More About the Degrees Awarded Study

Peer bachelor’s degree counts were sourced primarily from the American Society of Engineering Education (ASEE). Counts exclude Computer Science (CS) degrees. In select cases, degree counts were sourced from public dashboards to correct missing data or suspected reporting errors.

More About the Applications Study

Peer application counts were sourced from the American Society for Engineering Education (ASEE) and from public dashboards and websites, where available. (2024 application counts were largely gathered from public websites, as most schools don’t have 2024 ASEE data loaded yet.)

Many peers, including MIT, UC Berkeley, UCLA, UIUC, and Texas A&M house Computer Science (CS) within engineering, whereas Purdue and Georgia Tech do not. To ensure a fair comparison across institutions, adjustments were made to account for differences in how CS is structured within engineering programs. Specifically, where peer college data include CS applications, and where it was not possible to locate public admissions data with department-level granularity, Purdue used ASEE’s enrollment data to approximate CS applications.

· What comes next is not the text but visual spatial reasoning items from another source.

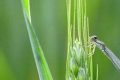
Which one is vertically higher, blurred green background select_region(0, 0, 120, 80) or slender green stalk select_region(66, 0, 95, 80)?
slender green stalk select_region(66, 0, 95, 80)

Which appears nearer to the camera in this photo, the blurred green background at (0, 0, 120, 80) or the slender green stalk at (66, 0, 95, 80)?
the slender green stalk at (66, 0, 95, 80)

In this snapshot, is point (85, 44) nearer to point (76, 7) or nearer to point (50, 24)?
point (76, 7)

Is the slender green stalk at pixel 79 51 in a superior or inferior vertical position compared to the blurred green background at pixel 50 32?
superior

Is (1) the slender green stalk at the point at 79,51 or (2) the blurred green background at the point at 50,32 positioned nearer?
(1) the slender green stalk at the point at 79,51

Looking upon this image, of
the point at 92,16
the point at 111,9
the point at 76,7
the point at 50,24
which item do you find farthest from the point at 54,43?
the point at 76,7

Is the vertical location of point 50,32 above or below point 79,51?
below

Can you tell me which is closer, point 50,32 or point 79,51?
point 79,51

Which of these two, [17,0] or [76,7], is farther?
[17,0]

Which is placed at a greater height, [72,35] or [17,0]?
[72,35]
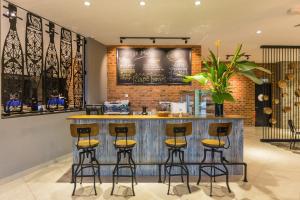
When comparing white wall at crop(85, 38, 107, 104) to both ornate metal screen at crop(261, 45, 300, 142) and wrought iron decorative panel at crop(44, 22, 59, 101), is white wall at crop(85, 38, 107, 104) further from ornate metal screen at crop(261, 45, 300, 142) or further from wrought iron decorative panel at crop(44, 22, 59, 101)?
ornate metal screen at crop(261, 45, 300, 142)

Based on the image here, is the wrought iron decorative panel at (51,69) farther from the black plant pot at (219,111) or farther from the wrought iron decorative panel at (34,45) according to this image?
the black plant pot at (219,111)

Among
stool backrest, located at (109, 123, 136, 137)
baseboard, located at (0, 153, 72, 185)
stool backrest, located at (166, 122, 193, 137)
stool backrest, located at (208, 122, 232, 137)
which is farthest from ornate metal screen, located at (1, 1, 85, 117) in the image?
stool backrest, located at (208, 122, 232, 137)

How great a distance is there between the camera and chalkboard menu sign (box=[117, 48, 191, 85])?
7.42 meters

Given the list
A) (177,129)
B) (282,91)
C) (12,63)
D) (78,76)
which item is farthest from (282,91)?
(12,63)

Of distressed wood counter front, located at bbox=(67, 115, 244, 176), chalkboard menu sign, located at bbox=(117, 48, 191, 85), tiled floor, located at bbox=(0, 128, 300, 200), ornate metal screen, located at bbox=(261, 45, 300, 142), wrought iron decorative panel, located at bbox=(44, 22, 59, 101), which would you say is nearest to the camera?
tiled floor, located at bbox=(0, 128, 300, 200)

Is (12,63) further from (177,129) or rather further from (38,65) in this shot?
(177,129)

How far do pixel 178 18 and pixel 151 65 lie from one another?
2565 mm

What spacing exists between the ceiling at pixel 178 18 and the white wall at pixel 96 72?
0.34 m

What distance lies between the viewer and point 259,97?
11430 millimetres

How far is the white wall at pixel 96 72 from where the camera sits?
6.57 metres

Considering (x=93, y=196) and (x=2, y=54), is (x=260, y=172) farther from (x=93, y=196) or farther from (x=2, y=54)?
(x=2, y=54)

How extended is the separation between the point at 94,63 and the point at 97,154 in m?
3.22

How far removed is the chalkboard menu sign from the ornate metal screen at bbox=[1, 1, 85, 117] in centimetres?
138

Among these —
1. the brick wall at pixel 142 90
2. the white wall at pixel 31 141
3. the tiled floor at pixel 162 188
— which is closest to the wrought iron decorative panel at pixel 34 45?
the white wall at pixel 31 141
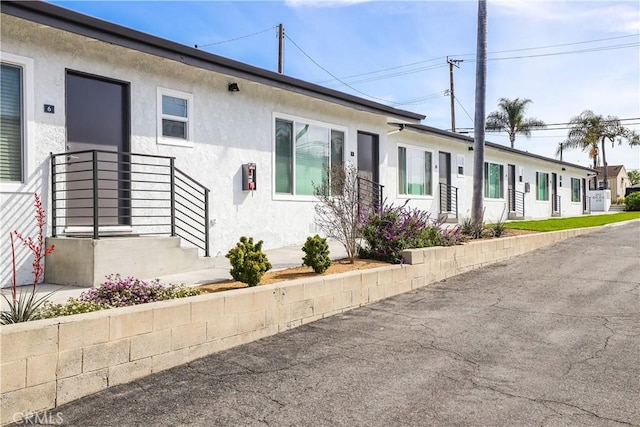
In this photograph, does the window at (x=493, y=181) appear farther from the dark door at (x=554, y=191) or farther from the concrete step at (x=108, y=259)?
the concrete step at (x=108, y=259)

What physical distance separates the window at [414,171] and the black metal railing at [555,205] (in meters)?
13.9

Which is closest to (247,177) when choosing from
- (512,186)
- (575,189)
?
(512,186)

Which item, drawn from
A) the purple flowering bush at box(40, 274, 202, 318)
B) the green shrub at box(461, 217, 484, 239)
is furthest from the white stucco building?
the green shrub at box(461, 217, 484, 239)

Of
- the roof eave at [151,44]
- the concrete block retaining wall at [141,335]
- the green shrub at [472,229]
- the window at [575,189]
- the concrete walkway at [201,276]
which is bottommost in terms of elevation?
the concrete block retaining wall at [141,335]

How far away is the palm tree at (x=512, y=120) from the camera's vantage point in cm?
4241

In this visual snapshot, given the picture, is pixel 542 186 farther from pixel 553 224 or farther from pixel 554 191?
pixel 553 224

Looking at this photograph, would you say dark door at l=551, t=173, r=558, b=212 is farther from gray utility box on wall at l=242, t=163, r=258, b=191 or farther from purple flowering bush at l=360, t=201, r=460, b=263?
gray utility box on wall at l=242, t=163, r=258, b=191

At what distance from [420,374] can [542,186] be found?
24836 mm

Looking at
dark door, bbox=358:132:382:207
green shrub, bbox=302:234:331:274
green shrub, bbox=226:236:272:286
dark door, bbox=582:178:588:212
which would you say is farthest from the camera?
dark door, bbox=582:178:588:212

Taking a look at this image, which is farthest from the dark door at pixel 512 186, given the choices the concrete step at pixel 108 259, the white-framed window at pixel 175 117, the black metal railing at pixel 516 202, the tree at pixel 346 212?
the concrete step at pixel 108 259

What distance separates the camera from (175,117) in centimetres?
862

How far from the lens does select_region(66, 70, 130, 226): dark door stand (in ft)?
23.6

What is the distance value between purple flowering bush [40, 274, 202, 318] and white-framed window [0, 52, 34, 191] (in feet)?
8.88

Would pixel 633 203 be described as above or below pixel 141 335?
above
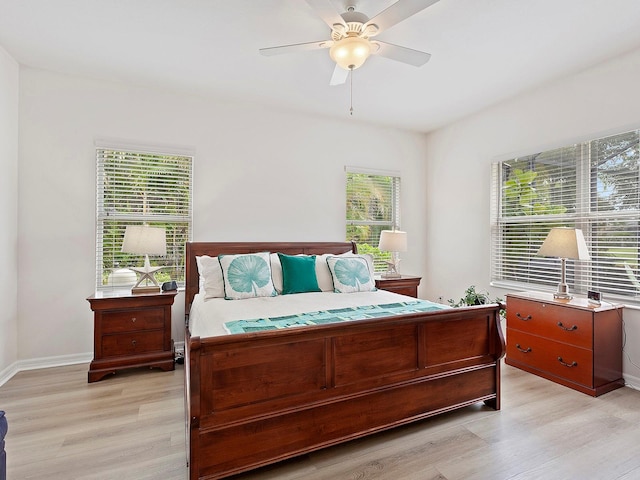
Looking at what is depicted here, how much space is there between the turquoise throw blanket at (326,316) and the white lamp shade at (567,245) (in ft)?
4.29

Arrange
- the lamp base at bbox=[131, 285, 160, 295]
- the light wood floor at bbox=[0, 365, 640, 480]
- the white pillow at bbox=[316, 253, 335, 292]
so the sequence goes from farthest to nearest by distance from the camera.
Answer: the white pillow at bbox=[316, 253, 335, 292] → the lamp base at bbox=[131, 285, 160, 295] → the light wood floor at bbox=[0, 365, 640, 480]

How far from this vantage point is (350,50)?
7.16 feet

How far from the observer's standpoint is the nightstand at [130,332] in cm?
295

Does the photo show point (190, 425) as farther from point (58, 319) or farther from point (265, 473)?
point (58, 319)

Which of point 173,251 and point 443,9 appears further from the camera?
point 173,251

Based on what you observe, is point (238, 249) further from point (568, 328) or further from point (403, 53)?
point (568, 328)

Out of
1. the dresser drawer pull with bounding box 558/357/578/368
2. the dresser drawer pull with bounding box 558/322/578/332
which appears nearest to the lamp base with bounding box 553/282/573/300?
the dresser drawer pull with bounding box 558/322/578/332

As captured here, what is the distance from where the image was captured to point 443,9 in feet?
7.45

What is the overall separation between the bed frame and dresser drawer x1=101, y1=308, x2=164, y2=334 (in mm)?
1408

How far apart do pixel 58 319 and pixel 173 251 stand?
120cm

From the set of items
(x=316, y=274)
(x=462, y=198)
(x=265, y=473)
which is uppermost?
(x=462, y=198)

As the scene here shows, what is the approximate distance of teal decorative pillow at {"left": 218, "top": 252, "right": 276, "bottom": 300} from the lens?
9.80ft

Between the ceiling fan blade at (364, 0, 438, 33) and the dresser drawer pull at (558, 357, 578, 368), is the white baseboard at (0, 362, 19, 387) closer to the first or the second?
the ceiling fan blade at (364, 0, 438, 33)

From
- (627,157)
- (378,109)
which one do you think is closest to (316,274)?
(378,109)
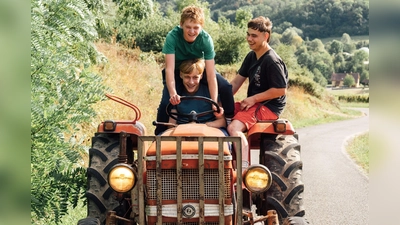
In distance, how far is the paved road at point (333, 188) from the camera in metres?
7.71

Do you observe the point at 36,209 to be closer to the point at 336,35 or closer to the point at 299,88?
the point at 299,88

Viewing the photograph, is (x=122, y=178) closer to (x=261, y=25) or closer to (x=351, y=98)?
(x=261, y=25)

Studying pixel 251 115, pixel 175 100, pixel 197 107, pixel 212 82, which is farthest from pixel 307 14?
pixel 175 100

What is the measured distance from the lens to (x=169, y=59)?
5.89m

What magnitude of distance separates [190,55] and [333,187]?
5302 millimetres

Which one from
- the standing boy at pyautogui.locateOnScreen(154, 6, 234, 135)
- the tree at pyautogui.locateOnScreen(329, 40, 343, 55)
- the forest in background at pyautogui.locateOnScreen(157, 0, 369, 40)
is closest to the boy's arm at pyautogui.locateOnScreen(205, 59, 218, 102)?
the standing boy at pyautogui.locateOnScreen(154, 6, 234, 135)

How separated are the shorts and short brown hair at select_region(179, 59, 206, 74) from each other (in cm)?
64

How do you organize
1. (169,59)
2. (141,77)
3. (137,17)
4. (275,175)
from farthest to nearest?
1. (141,77)
2. (137,17)
3. (169,59)
4. (275,175)

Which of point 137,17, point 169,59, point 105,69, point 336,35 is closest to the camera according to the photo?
point 169,59

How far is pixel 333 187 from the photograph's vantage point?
1020cm

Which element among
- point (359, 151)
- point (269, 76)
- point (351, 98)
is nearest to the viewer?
point (269, 76)

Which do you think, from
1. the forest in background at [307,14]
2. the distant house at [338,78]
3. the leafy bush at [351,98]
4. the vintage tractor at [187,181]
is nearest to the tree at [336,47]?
the forest in background at [307,14]
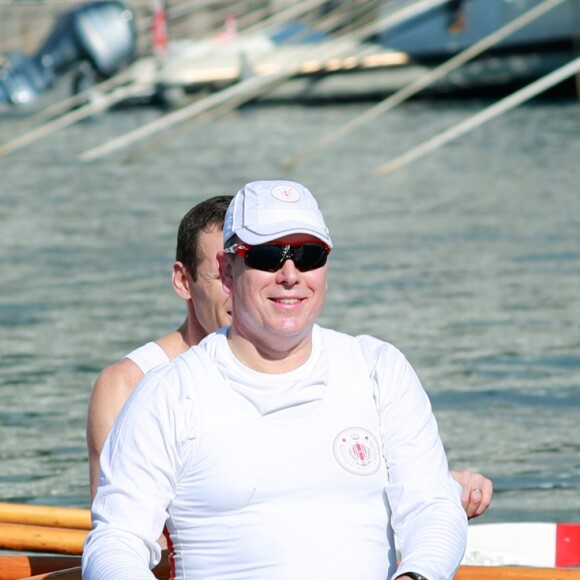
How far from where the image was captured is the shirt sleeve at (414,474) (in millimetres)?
3404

Purdue assumed the yearly proportion of CS enrollment-to-total-engineering enrollment matches the proportion of CS applications-to-total-engineering applications. Then the estimated CS applications were removed from the total.

  2016 2017 2018 2019 2020 2021 2022 2023 2024
Georgia Tech https://lite.gatech.edu/lite_script/dashboards/admissions.html
MIT ASEE – estimated CS apps removed https://mitadmissions.org/apply/process/stats/  – estimated CS apps removed
Texas A&M ASEE – estimated CS apps removed https://abpa.tamu.edu/accountability-metrics/student-metrics/applied-admitted-enrolled – filtered to remove CS
UC Berkeley ASEE – estimated CS apps removed
UCLA https://apb.ucla.edu/campus-statistics/admissions – estimated CS apps removed
UIUC ASEE – estimated CS apps removed https://dmi.illinois.edu/cp/custom.aspx – estimated CS apps removed

Purdue application counts include cases in which the individual applied to Engineering as their No. 1 choice but was denied entry to Engineering and admitted to their No. 2 choice.